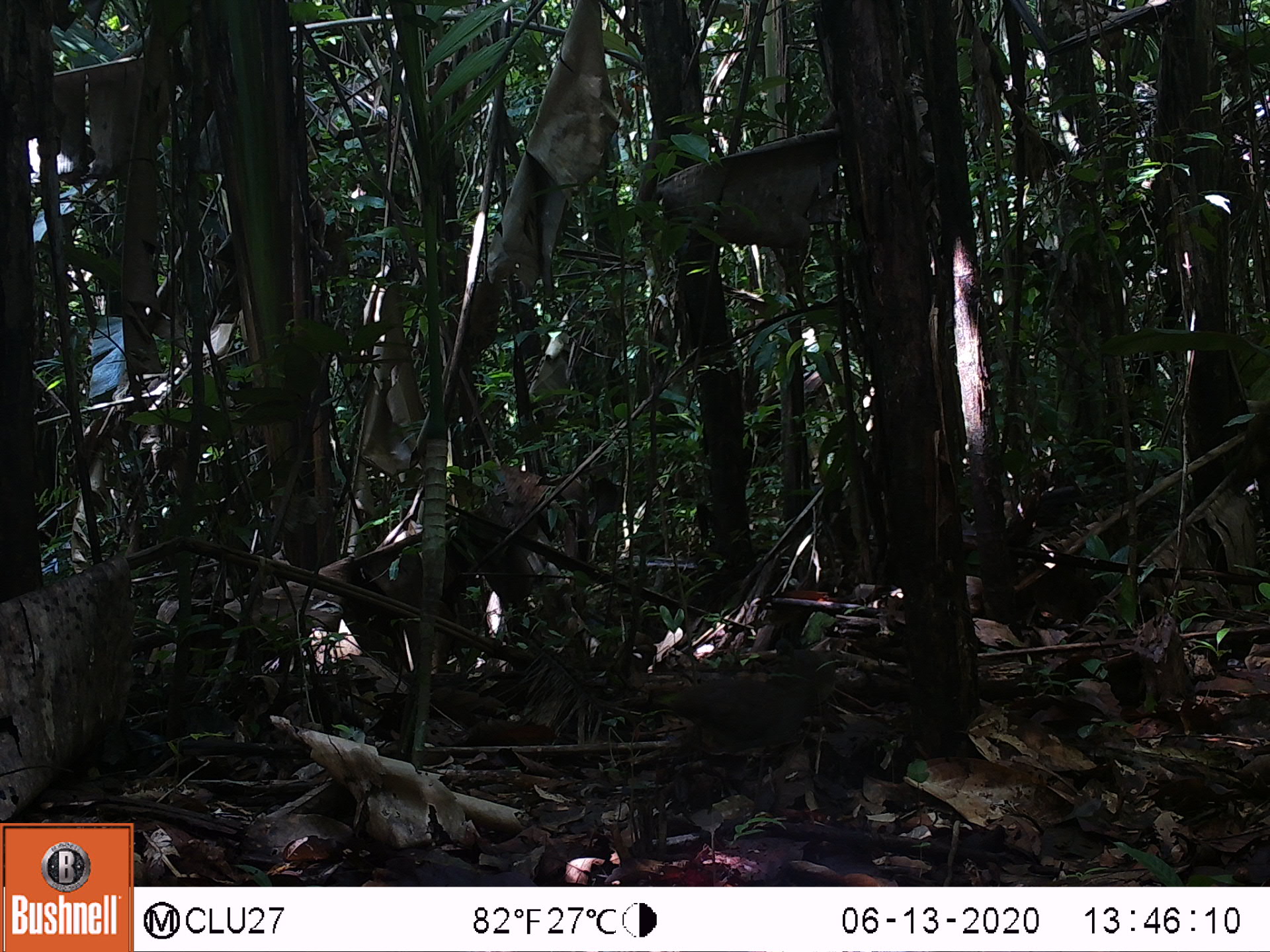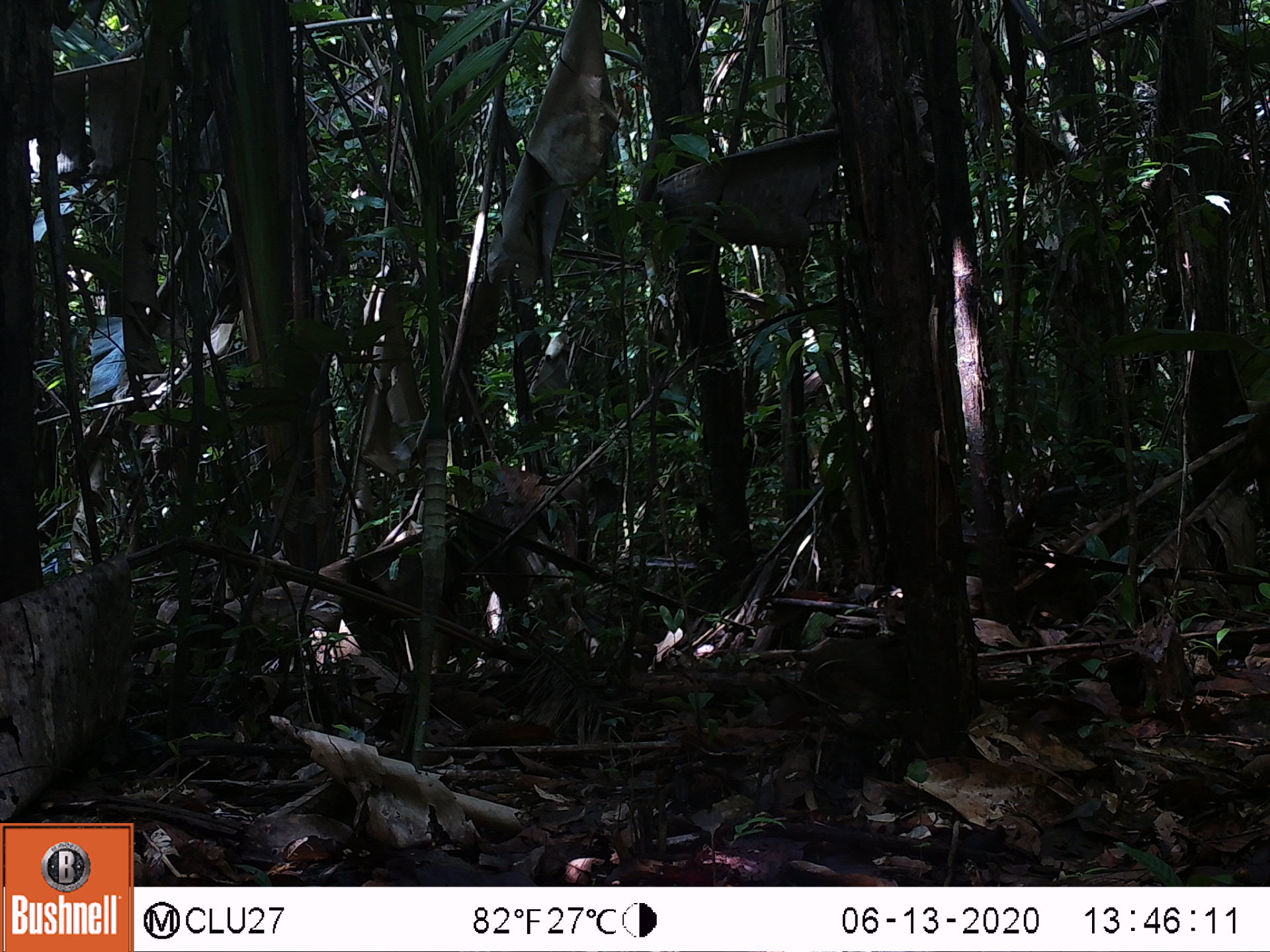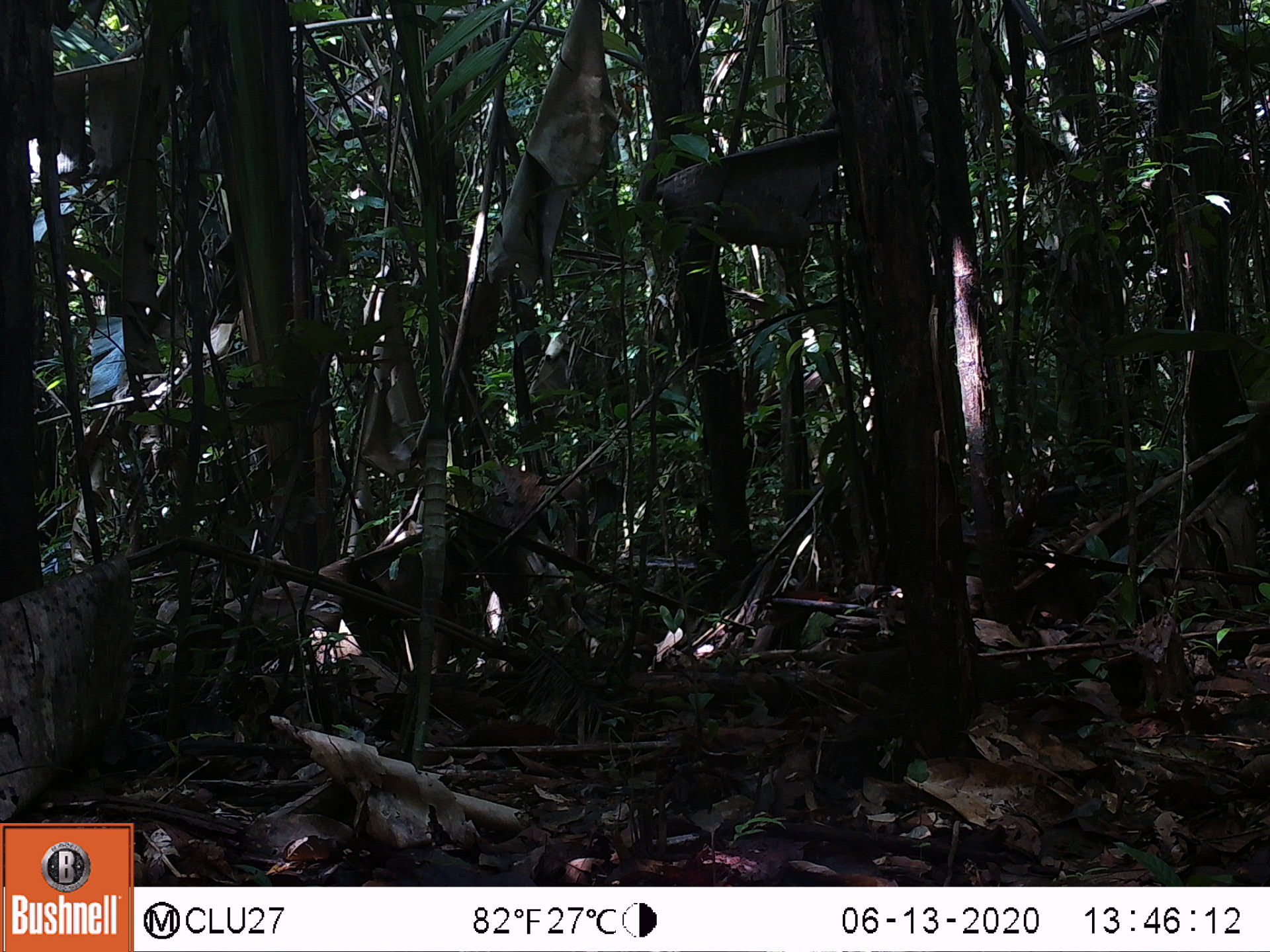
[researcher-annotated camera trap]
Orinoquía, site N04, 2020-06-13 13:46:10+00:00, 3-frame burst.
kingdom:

■ ■ ■

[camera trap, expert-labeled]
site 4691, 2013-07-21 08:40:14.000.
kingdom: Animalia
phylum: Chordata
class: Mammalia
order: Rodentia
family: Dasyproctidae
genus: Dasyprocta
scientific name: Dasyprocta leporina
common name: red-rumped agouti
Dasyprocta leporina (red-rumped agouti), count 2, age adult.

■ ■ ■

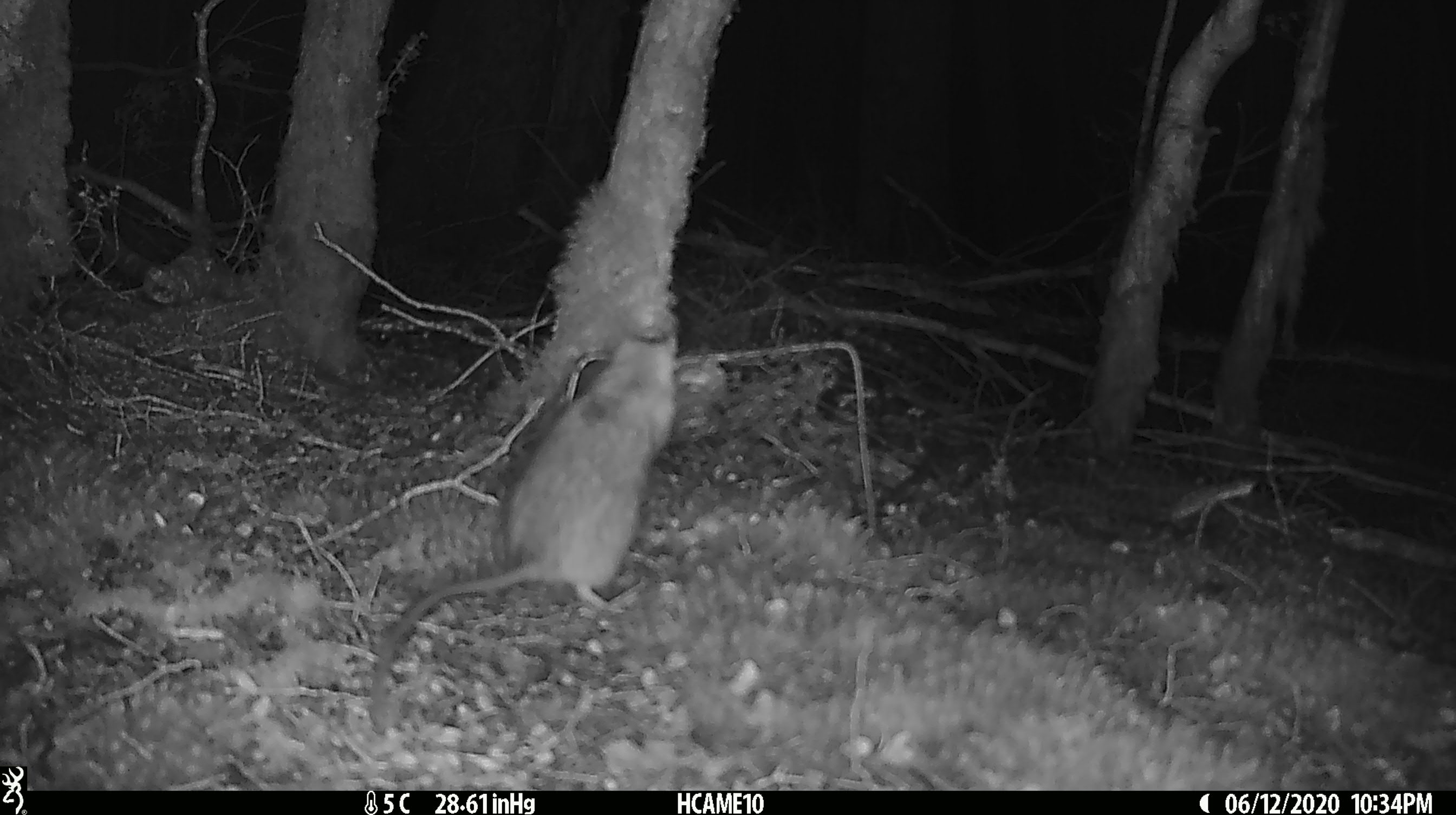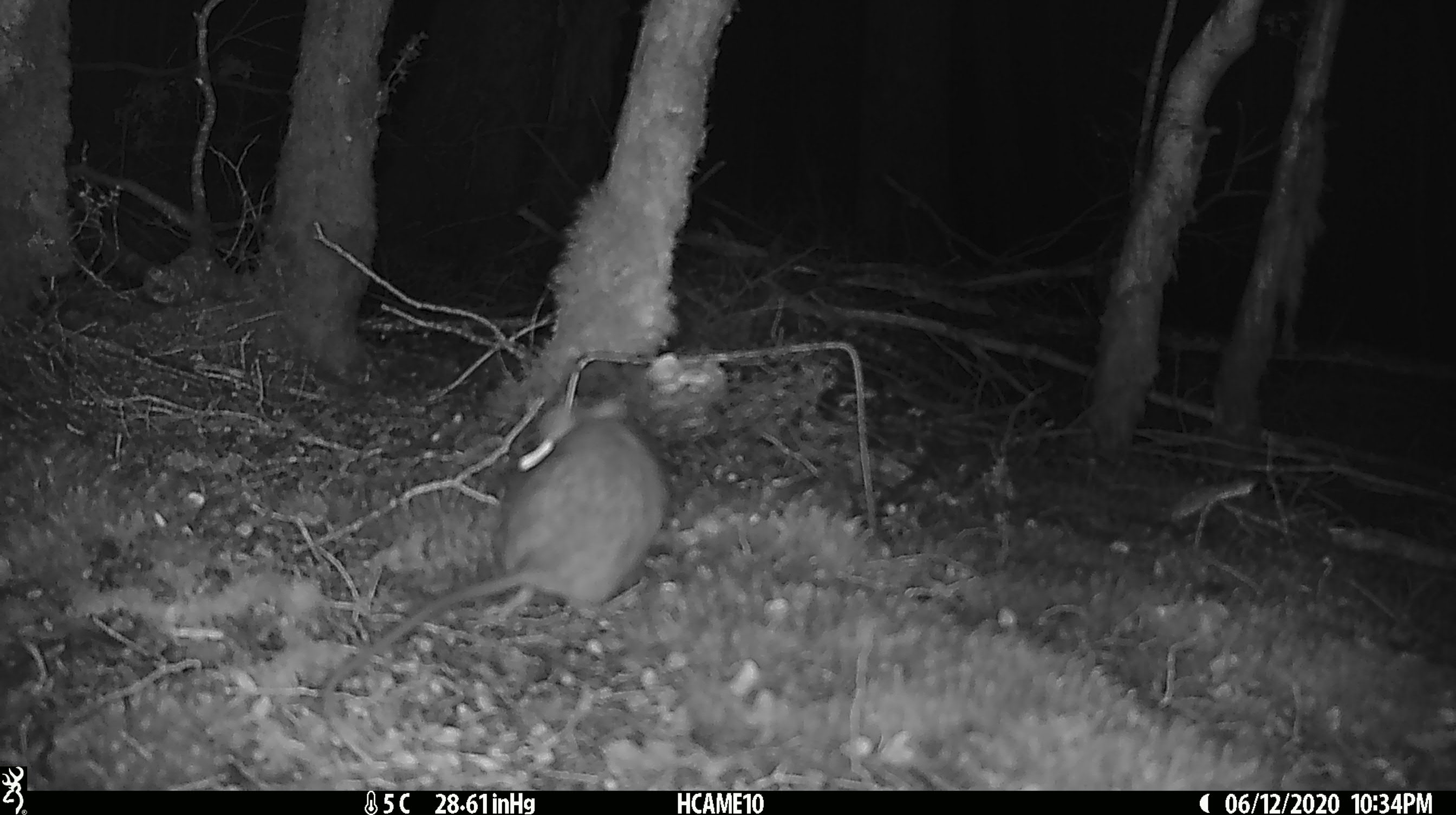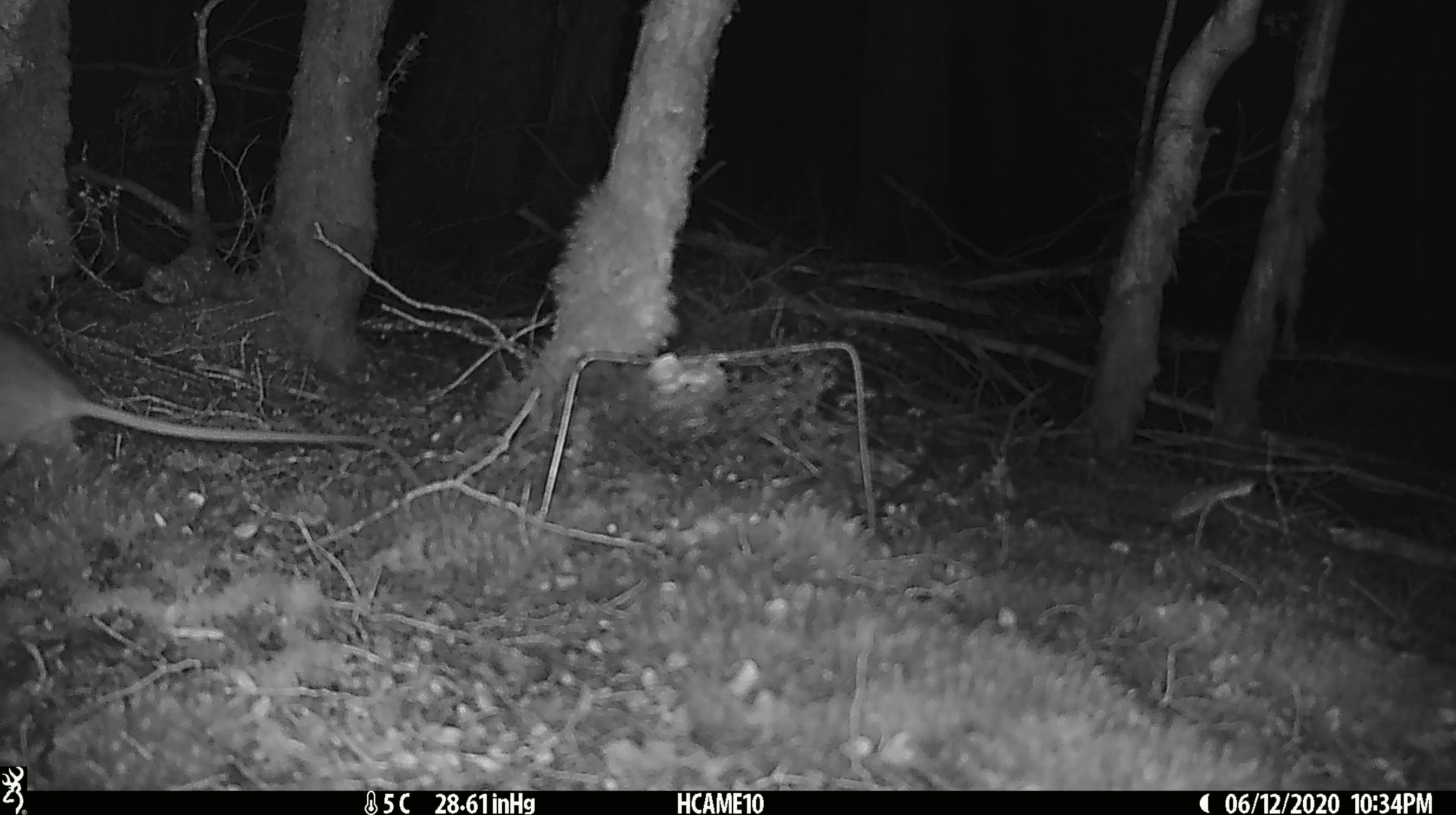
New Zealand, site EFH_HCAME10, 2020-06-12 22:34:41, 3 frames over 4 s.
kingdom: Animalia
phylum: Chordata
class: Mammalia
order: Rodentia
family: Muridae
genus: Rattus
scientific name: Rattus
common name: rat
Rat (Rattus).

■ ■ ■

Exercise brief: Return each line from the records that includes the word "trap".

Output of the exercise:
[researcher-annotated camera trap]
[camera trap, expert-labeled]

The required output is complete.